No es que en el 2020 el mundo dejara de ser un lugar de profundos intercambios y sanas relaciones entre los seres humanos, dentro o fuera de sus hogares. No es que la pandemia causara la eliminación de las conexiones y las complicidades, a favor de la vida, la justicia y la dignidad. Pero sí es evidente que la entrada en un mundo de distancias, de aprendizajes remotos y de un enamoramiento alocado por las pantallas y las plataformas, agudizó las distancias y las rupturas cotidianas.

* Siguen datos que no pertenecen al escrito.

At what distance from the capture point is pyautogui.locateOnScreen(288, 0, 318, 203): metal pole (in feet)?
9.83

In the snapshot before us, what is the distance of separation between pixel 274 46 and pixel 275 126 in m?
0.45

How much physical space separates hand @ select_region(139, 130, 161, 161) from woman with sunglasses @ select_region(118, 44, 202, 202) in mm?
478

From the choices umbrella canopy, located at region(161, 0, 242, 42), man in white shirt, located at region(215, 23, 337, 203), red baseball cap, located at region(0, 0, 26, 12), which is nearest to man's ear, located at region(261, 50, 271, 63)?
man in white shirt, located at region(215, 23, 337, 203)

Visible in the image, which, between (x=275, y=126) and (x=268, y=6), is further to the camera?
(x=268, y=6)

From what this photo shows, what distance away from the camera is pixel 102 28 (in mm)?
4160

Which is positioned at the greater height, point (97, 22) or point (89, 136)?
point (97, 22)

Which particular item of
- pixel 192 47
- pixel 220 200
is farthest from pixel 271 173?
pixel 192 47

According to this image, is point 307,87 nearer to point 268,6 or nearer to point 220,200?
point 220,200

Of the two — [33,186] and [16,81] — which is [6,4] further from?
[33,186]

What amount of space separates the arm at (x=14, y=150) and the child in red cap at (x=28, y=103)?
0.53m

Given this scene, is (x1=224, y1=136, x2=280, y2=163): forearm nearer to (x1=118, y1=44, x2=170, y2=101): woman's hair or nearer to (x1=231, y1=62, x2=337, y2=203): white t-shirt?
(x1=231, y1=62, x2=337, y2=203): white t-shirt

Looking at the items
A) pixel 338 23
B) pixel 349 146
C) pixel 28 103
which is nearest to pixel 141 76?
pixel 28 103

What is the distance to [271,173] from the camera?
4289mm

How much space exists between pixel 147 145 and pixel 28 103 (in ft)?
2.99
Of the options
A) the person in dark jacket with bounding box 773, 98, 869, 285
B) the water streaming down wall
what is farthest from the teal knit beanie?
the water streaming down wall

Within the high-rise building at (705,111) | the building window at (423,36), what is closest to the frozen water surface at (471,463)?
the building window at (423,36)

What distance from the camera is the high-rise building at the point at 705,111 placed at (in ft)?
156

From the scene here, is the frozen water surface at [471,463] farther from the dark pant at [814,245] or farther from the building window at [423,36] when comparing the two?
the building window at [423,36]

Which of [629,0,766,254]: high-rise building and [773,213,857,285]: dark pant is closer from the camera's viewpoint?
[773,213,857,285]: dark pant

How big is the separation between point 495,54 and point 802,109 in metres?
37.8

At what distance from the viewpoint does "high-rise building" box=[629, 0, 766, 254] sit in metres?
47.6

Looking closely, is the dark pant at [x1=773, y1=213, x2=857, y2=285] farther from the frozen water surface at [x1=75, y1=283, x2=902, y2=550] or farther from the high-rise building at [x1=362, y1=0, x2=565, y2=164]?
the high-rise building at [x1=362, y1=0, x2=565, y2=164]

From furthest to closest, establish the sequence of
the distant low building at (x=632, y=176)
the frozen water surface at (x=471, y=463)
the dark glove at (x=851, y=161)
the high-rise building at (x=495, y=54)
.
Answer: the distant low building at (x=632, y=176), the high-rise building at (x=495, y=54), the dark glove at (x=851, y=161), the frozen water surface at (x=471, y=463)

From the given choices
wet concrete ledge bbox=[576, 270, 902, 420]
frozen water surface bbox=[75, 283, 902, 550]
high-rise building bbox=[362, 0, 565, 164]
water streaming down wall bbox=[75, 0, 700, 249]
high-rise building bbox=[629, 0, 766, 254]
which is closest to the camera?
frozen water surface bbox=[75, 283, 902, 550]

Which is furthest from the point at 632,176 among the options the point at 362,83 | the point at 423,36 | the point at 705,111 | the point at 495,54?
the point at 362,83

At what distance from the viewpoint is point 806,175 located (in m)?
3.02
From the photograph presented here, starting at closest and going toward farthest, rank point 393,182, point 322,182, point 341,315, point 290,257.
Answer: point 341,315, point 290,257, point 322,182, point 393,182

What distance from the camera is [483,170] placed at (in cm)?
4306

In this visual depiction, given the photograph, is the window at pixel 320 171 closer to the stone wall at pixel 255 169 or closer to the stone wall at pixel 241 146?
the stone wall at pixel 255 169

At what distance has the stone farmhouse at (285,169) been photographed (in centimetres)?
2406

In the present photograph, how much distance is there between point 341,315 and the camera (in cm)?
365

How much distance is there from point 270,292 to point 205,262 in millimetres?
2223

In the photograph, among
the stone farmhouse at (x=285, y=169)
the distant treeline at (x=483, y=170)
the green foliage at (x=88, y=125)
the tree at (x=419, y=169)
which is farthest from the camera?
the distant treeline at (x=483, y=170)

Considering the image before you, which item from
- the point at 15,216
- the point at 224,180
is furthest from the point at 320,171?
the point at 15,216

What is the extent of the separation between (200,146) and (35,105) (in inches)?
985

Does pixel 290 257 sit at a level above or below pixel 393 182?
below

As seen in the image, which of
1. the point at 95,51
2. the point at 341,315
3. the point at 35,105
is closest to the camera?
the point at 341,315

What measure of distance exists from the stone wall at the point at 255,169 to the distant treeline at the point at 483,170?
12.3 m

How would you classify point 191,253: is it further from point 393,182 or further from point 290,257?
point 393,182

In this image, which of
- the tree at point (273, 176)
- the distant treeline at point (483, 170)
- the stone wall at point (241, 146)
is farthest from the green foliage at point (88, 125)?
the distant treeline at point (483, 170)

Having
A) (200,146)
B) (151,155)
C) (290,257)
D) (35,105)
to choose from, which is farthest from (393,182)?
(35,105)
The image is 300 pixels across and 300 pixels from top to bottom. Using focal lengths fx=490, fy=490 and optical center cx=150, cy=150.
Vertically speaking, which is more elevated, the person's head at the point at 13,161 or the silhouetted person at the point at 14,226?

La pedagogía de los espacios interpersonales debiera ser la bandera de una educación hoy, en el aparente primer año de verdadera pospandemia. No podemos ni debemos aceptar que el esfuerzo máximo en hombres y mujeres que pretenden proponer, vivir y sentir unas dinámicas educativas diferentes, se concentre en lo que llaman “la recuperación de los aprendizajes perdidos”, o la recuperación académica, u otros conceptos que acentúan que la crisis está en los contenidos curriculares que se dejaron de aprender. ¿Y las vinculaciones, las interacciones, la necesidad de la presencialidad física y sensual? ¿Todo eso no fue afectado, no fue perdido o no fue agravado?
El gigantesco dominio de programas, plataformas, manejo de dispositivos, uso cotidiano del móvil, la capacidad para obtener información (eso sí, de manera fragmentada, dispersa, distraída, irreflexiva) contrastan con las grandes incapacidades para la vida con los demás, para la resolución digna y profunda de conflictos, para el intercambio, para la discusión sana, para la preocupación solidaria, para el intercambio cotidiano cargado de palabras, gestos, ternura y cercanía.
El mundo, nuestras sociedades, necesitan el esfuerzo pedagógico para hacer de la educación el sistema de aprendizajes que nos permitan vivir plenamente en todos los espacios que compartimos con otros (en cercanía física). Debe ocupar la reflexión y la vivencia de maneras cercanas e íntimas en espacios que van desde el hogar hasta las tarimas y los escenarios de las discusiones y decisiones políticas. Debe estar en las callas, en las escuelas, en los espacios más íntimos.
Me parece que Bauman nos lo planteó muy claramente: “La soledad detrás de la puerta cerrada de una habitación particular y con un teléfono celular a mano es una situación segura y menos riesgosa que compartir el terreno común del ámbito doméstico. Cuanto más atención y esfuerzos de aprendizaje consumen la proximidad de tipo virtual, menos tiempo se dedica a la adquisición y ejercicio de las habilidades que la proximidad no-virtual requiere”.
Estos años fueron de aprendizaje en una virtualidad forzada y con unas habilidades que ahí se reconocieron. Pero también dejamos a un lado las habilidades sociales por una pandemia que, junto a globalización de la informática (previa a la pandemia), han creado una cultura de vida desde el aislamiento, la ruptura y la creencia de que no es necesaria la vida con y cerca de los demás.
¿Cómo hacemos para que la vida en las aulas y en las casas esté más condicionada y marcada por las interacciones que se crean? ¿Cómo hacemos para que la actividad física, la recreación con los demás en espacios naturales, los juegos, el simple diálogo y la proximidad con los demás, ocupen más espacio y sean más interesantes que el refugio y la isla que se inventa alrededor de un teléfono móvil y unas pantallas? ¿Cómo hacemos, como docentes, para ser tan interesantes y atractivos que robemos tiempo y espacio a los dispositivos? ¿Cómo hacemos para saber detectar, comprender y atender las penas, sufrimientos y angustias de niños, niñas y adolescentes, así como las de sus familias?
Estas y muchísimas preguntas más tienen que irse respondiendo de manera colectiva, científica y práctica. En sus respuestas se encuentra mucho de una pedagogía que pretenda estar situada en el ojo de los grandes sufrimientos de hoy. Y de las grandes disputas frente a los poderes en el mundo actual.